Friday's letters: As a business owner and a bicyclist, here's why I won't use those new bike lanes

Published Nov. 29, 2018

St. Pete's $1 million bike bet | Nov. 24

Where cars crash, I won't ride

The 1.7 mile section of Dr. Martin Luther King Jr. Street N in St. Petersburg is a resurfacing project that resulted in the addition of two bike lanes and the deletion of a southbound lane. It is first and foremost a resurfacing project. The street was not widened and would have been resurfaced anyway. So this is not a $1 million bike lane project. The actual cost presented to the City Council was $833,000 for the total project with $73,000 for painting. There are eight lines in the new roadway; two of those lines designate the bike lane. Assume 30 percent for painting the bike lane, signage, etc., and that results in a cost of $22,000 to add bike lanes. Not nearly a million bucks.

But should riders ignore the investment in these new lanes? Absolutely, in my eyes as a business owner in the middle of this repaved and reduced traffic road. Traffic southbound regularly stacks up waiting for the light at 22nd Avenue N because there is only one vehicle lane. I have witnessed three rear-end collisions outside of my office due to this traffic gridlock pushed on us by City Hall. As an avid bike rider that rides more than 75 miles a week I will not use a lane that is a ready escape for a car about to rear end another.

The loss of a southbound lane on this street has hindered the efficient movement of traffic. St. Petersburg's "Complete Streets" program is nothing more than an attempt to garner another meaningless award for the city as having the first- or second-most bike lanes for a city its size, but they are not connected in a coherent way and are often more dangerous than what came before.

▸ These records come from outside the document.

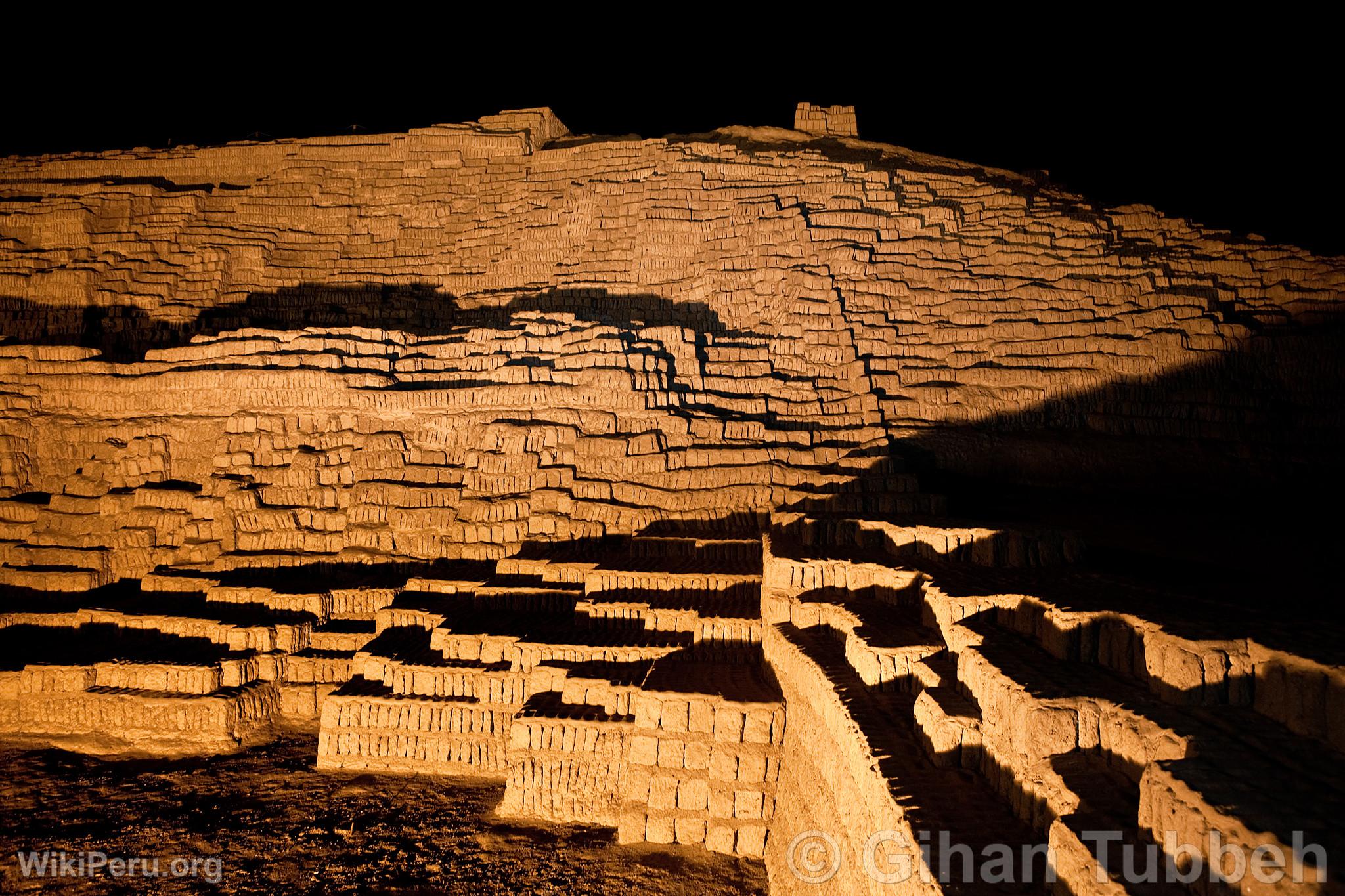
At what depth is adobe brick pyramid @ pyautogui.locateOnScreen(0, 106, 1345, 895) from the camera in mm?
4906

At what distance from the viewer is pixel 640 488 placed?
12703mm

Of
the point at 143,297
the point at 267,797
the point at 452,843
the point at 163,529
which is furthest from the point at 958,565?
the point at 143,297

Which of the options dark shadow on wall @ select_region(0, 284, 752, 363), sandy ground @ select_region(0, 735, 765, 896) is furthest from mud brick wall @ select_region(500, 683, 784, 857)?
dark shadow on wall @ select_region(0, 284, 752, 363)

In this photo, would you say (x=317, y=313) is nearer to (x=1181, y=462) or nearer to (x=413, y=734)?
(x=413, y=734)

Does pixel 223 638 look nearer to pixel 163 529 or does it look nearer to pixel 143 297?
pixel 163 529

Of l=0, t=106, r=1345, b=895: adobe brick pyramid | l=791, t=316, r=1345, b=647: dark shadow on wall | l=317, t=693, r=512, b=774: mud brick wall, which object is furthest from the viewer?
l=791, t=316, r=1345, b=647: dark shadow on wall

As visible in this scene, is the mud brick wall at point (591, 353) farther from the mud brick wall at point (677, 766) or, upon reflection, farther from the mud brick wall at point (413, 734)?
the mud brick wall at point (677, 766)

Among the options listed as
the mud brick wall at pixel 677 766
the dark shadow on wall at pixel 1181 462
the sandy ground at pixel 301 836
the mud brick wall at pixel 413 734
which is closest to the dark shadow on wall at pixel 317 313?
the dark shadow on wall at pixel 1181 462

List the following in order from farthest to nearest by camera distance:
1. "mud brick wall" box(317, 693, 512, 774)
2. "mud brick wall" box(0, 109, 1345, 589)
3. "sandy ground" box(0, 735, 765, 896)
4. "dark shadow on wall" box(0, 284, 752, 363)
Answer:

Gregory J. Cahanin, St. Petersburg

5 ways Florida can improve elections | Editorial, Nov. 25

Fix overseas voting

This editorial's suggestions are a good start at getting things in order. However, one issue not addressed is that of overseas votes not reaching the supervisors of elections in time to be counted even though they were sent early enough to arrive on time. Some don't seem to have arrived at all. We need to investigate why this happened and how widespread it was. A friend of mine that is an overseas voter has lost all confidence in our elections system. He was told his ballot did not arrive even though it was sent in plenty of time. I know he is not alone. We need to demand a formal investigation. All voters need to be assured that their vote will count.

Jay Yingling, Tampa

Everybody, vote by mail

It seems to me that Oregon has the right idea on voting: Everyone votes by mail. Every eligible registered voter receives a mail-in ballot. Give us all a month to peruse the ballot and read the various questions, fill it out and mail it in or drop it off. Then we have a bipartisan team count the ballots by hand. No one has to worry about getting time off work to vote. No one has to stand in a long line waiting to vote. Old school seems like the way to go — everywhere.

Melinda N. Dube, Clearwater

Good guys with guns: Watch out | Letter, Nov. 29

Keep guns out altogether

The concept of bringing guns into schools is ludicrous. The objective should be to keep all guns out of schools. We succeed in keeping guns out of concert halls, courthouses and aircraft. Of course, we keep guns out of schools.